[[ ENTRIES SHOWN open ]]

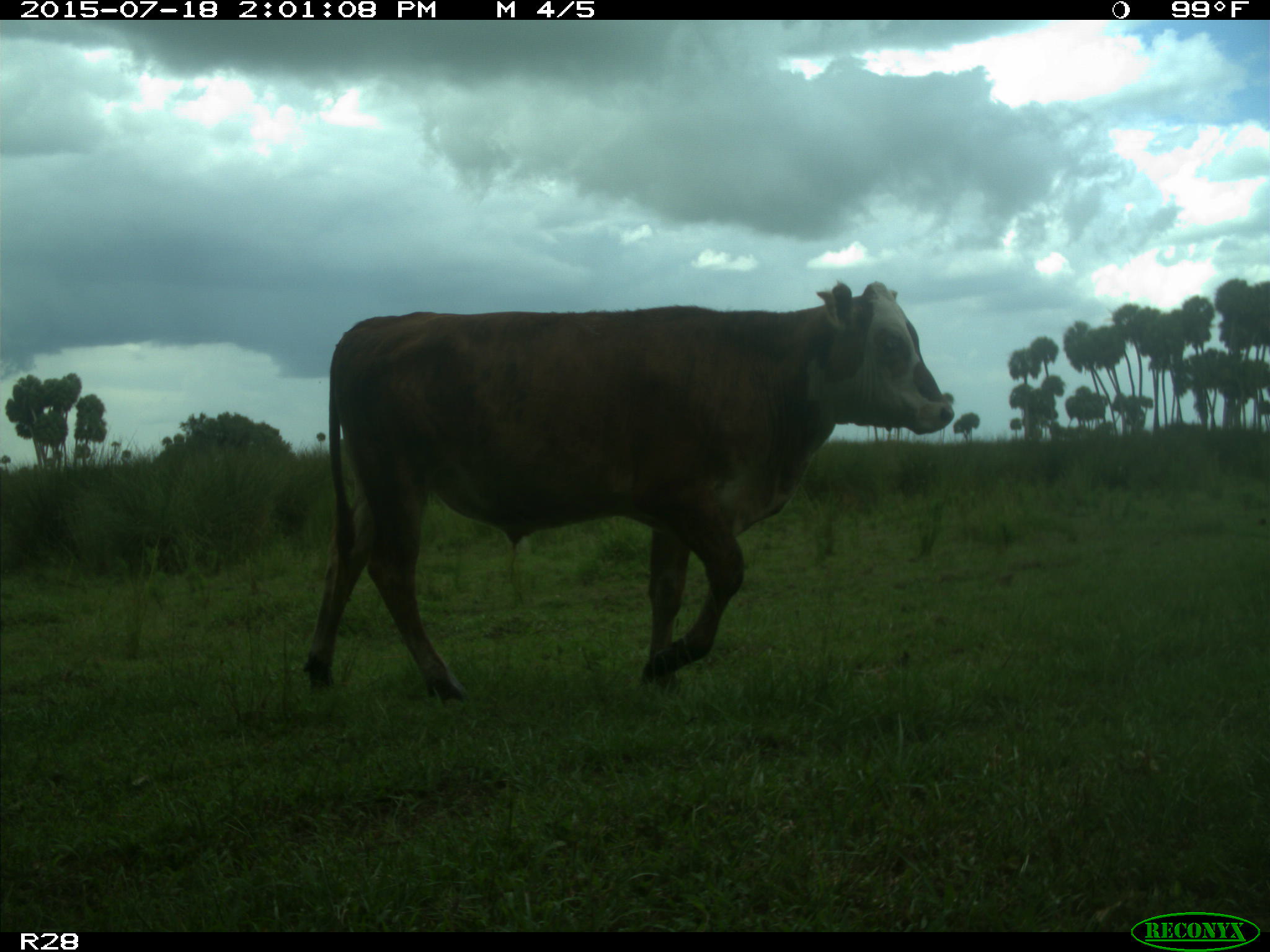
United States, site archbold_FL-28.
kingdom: Animalia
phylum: Chordata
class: Mammalia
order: Artiodactyla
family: Bovidae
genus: Bos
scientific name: Bos taurus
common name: domestic cow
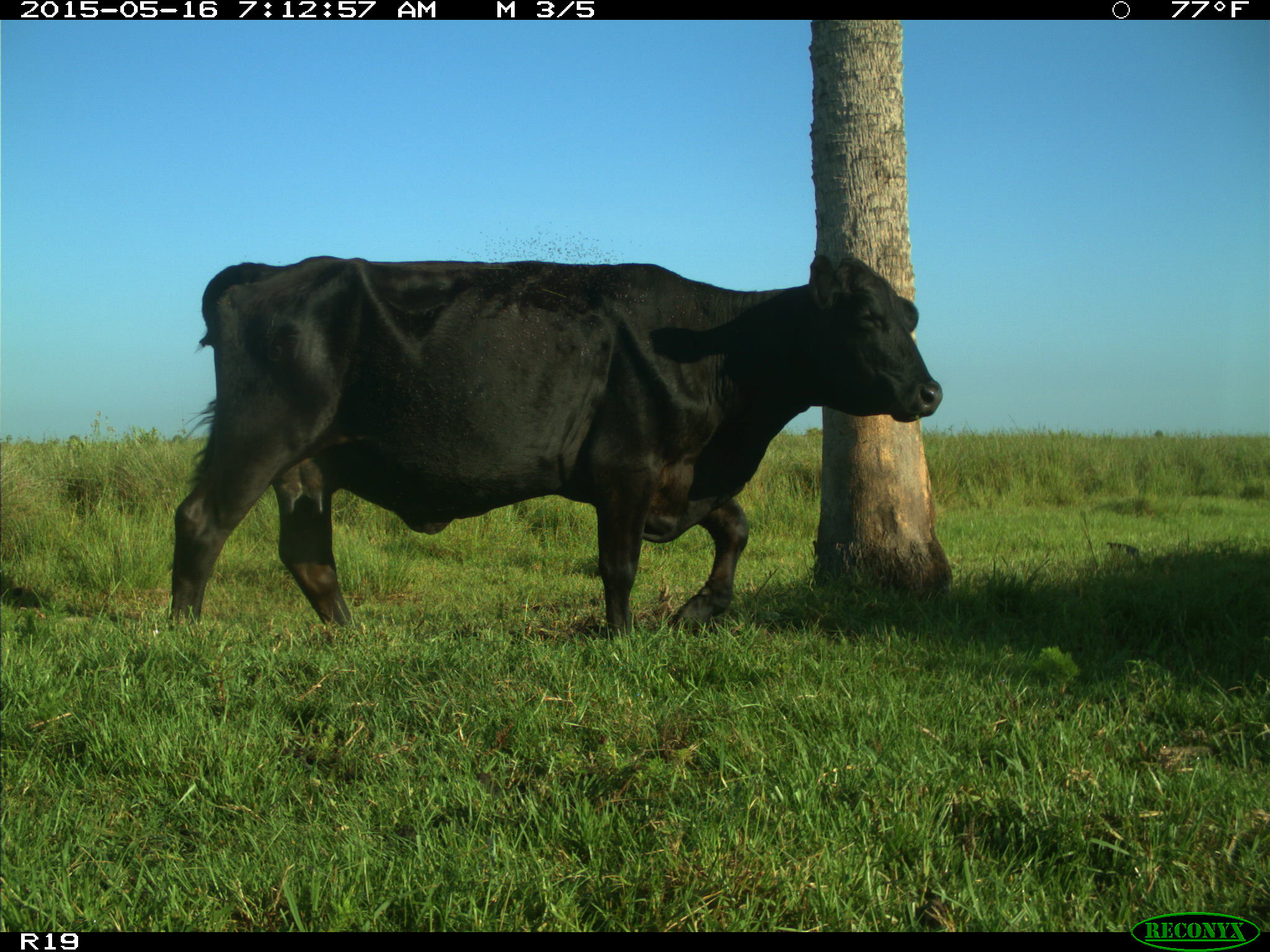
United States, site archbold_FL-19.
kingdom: Animalia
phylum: Chordata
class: Mammalia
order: Artiodactyla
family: Bovidae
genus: Bos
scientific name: Bos taurus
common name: domestic cow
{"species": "Bos taurus (domestic cow)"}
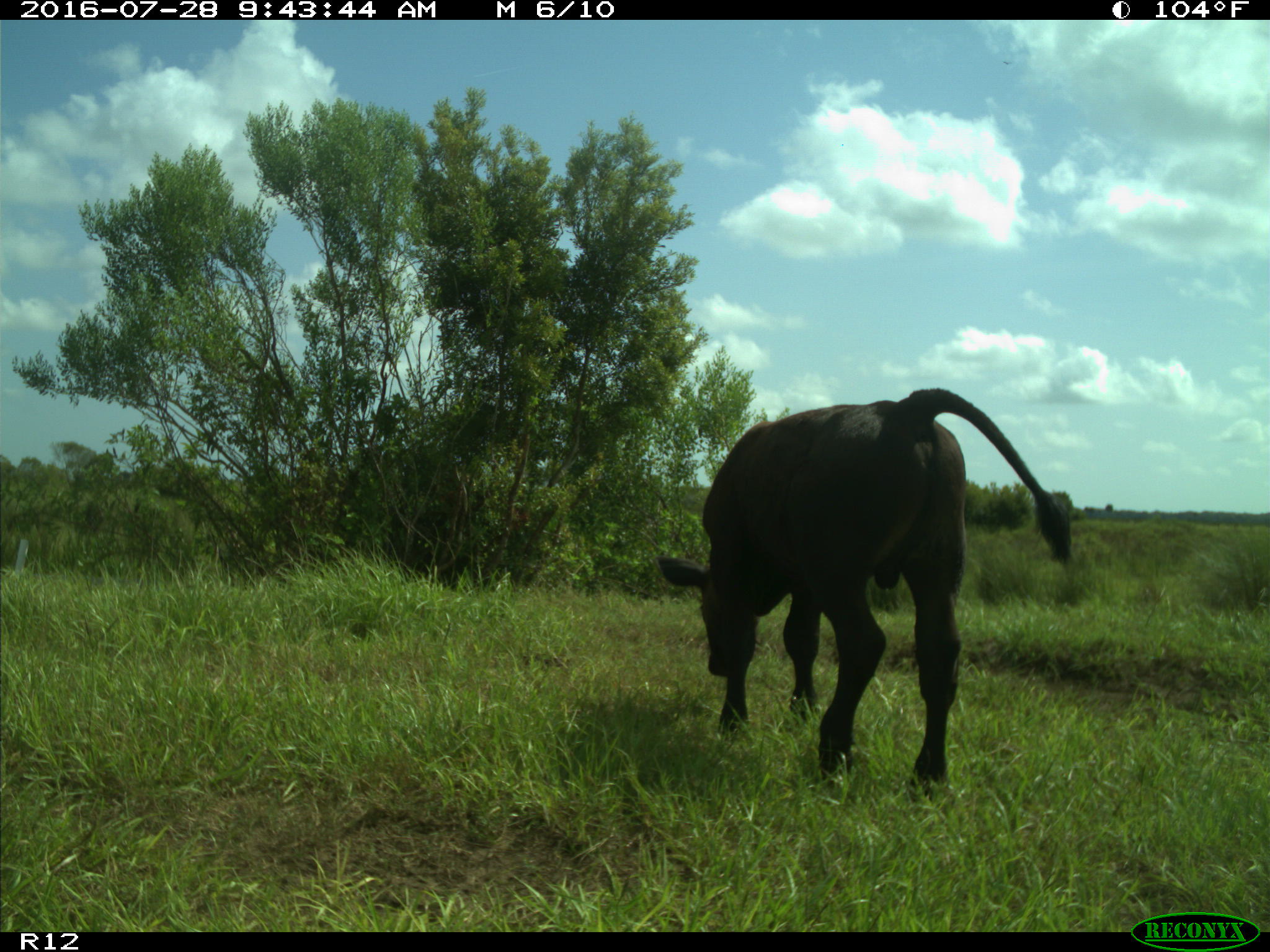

[[ ENTRIES SHOWN closed ]]

**WHAT YOU HAVE TO DO:**
Copy out exactly the lines that begin at the line with "United States, site archbold_FL-19." and end at the final line of the entries above. Leave out the pictures.

**SOLUTION TO THE PROBLEM:**
United States, site archbold_FL-19.
kingdom: Animalia
phylum: Chordata
class: Mammalia
order: Artiodactyla
family: Bovidae
genus: Bos
scientific name: Bos taurus
common name: domestic cow
{"species": "Bos taurus (domestic cow)"}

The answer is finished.